The petition builds the number of supporters for divestment – it collects signatures from students, staff, faculty and alumni from STU. The petition will be presented this term during the campaign’s official proposal to the Investment Committee, and eventually the Board of Governors, to give board members an idea of how many people truly support this decision.
Most students are generally interested in environmental issues, because climate change will have an impact on their futures. Many faculty members are also concerned about environmental issues, as most have a strong understanding of the environmental, social and economic impacts of climate change.
In March 2018, student activists presented the idea of fossil fuel divestment to the St. Thomas Students’ Union (STUSU) and to the Faculty Association of the University of St. Thomas (FAUST). Both groups voted unanimously in support of fossil fuel divestment, marking two important accomplishments in the campaign. STUSU acts as a representative body for the entire student population at STU, and FAUST represents all faculty.
Gaining support from these two groups proves that there is interest and desire to see STU divest from holdings in fossil fuels. However, the divestment campaign must also address a broader challenge.
The iceberg model can help us understand the problem. The tip of the iceberg is what you see on the surface – the visible, obvious issue. In this case, it is STU’s investments in the fossil fuel industry. The university invests more than $1 million annually in fossil fuel stocks to generate profit, even though the fossil fuel industry is driving the climate crisis. This issue is easy to identify, but if you look below the surface, other factors have influenced the university to make these investments.
Fossil fuel investments are often made with an underlying belief that fossil fuels are and always will be profitable. This may have been true in the past but is no longer the case. The industry is in decline, as research has proven that fossil fuels are no longer a sustainable long-term resource.
STU is a small university with a small endowment. At the end of the day, $1 million divested from the fossil fuel industry will not be the straw that breaks the camel’s back – but divestment is more than just a financial move.
Divestment is a symbolic act. A university that divests is stating that the institution does not support the destructive practices of the fossil fuel industry.

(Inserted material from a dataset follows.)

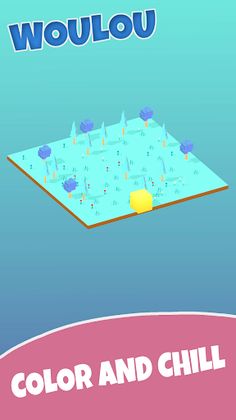 ColorRest - Screenshot 4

This decision creates a shift in discourse, encouraging more dialogue about the impacts of the fossil fuel industry on the environment.

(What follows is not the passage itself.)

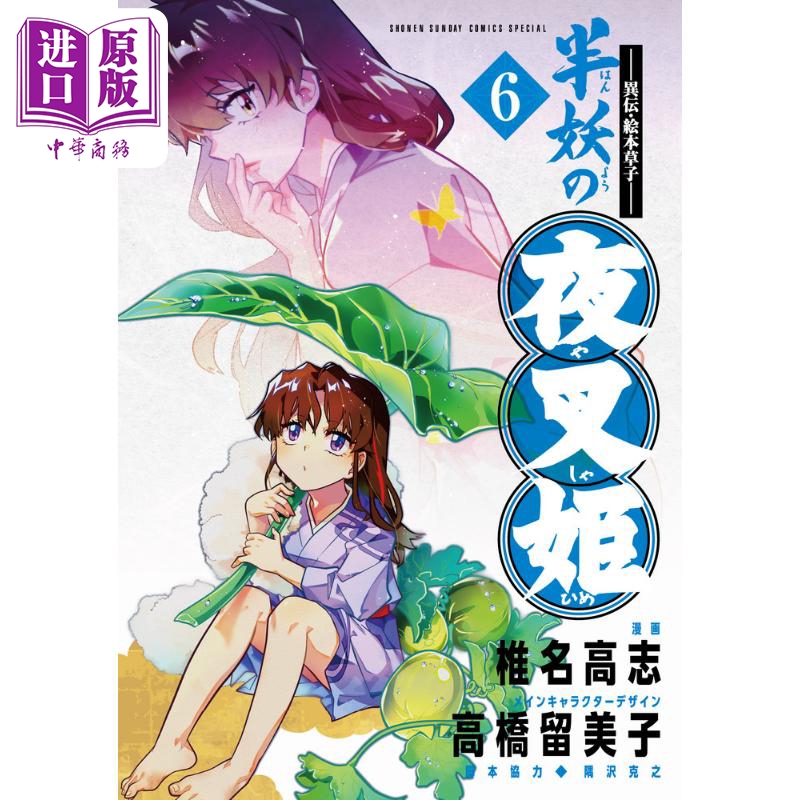 漫画 ～异传・绘本草子～ 半妖的夜叉姬 6 椎名高志 小学馆 犬夜车 杀生丸 日文原版漫画书 半妖の夜叉姫【中商原版】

Persistently challenging the dominant discourse can eventually change underlying assumptions, values and beliefs, creating a transformation in attitudes toward the issue. The act of divesting from fossil fuels can influence a socio-cultural shift in attitudes at STU, transforming the way the administration approaches action at the University.
The Divest STU campaign directly addresses the tip of the iceberg, but also indirectly has an impact on the root driver of the issue: the fossil fuel industry and social attitudes towards it.

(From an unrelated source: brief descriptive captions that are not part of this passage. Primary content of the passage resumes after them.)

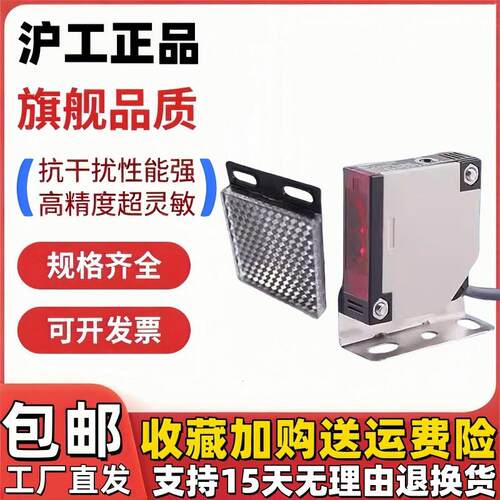 沪工光电开关E3JK-R4M1 E3JK-R4M2反馈反射直流交流DC24V AC220V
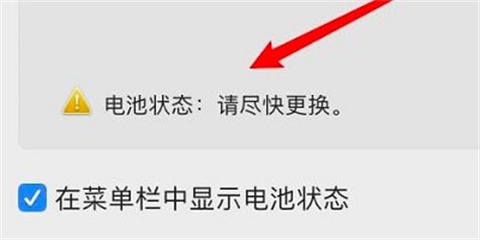苹果电脑充不进去电是怎么回事 苹果电脑充不进去电怎么解决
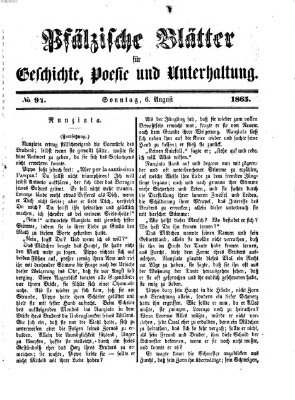 Pfälzische Blätter für Geschichte, Poesie und Unterhaltung (Zweibrücker Wochenblatt) Sonntag 6. August 1865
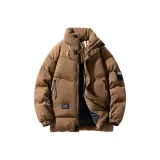 Коричневый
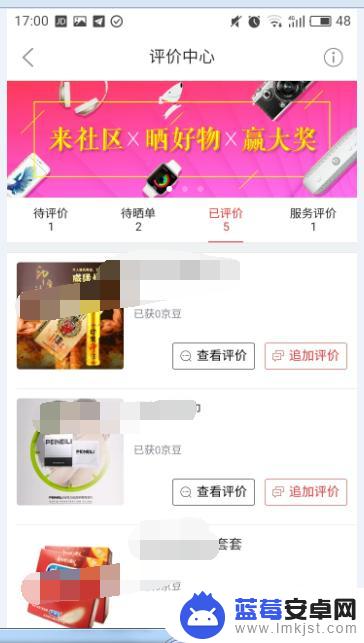 京东手机如何查看评价 手机京东APP如何查看已经评价的订单详情
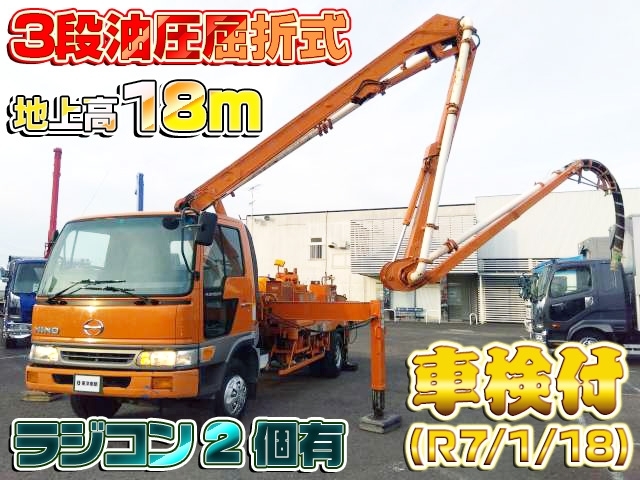 [コンクリートポンプ車] H9 レンジャー ラジコン2個付 ピストン式 地上高18m 走行10万㎞ 車検付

If STU commits to divesting its endowment from the fossil fuel industry, the decision could influence much broader social and systemic change. Divestment at STU would shift attitudes among administration, students, staff, faculty and alumni, potentially causing a ripple effect throughout New Brunswick.
When one institution makes a major decision like this, it can influence other universities to follow in their footsteps. Eventually, that local change influences a much greater systemic and social transformation. Divesting from fossil fuels creates a “system legitimacy crisis” which undermines the industry as a whole by eliminating their financial support and shifting social attitudes towards the industry.
Fossil fuel divestment campaigns on university campuses have the potential to influence not only local change, but much larger system change. Through power and systems analysis, activists can address the issue in an effective way that holds their institutions accountable, while creating social change and destabilizing the fossil fuel industry.
Hannah Moore is a fourth year Environment & Society major at St. Thomas University, the leader of the STU divestment campaign and a researcher on the RAVEN project at the University of New Brunswick.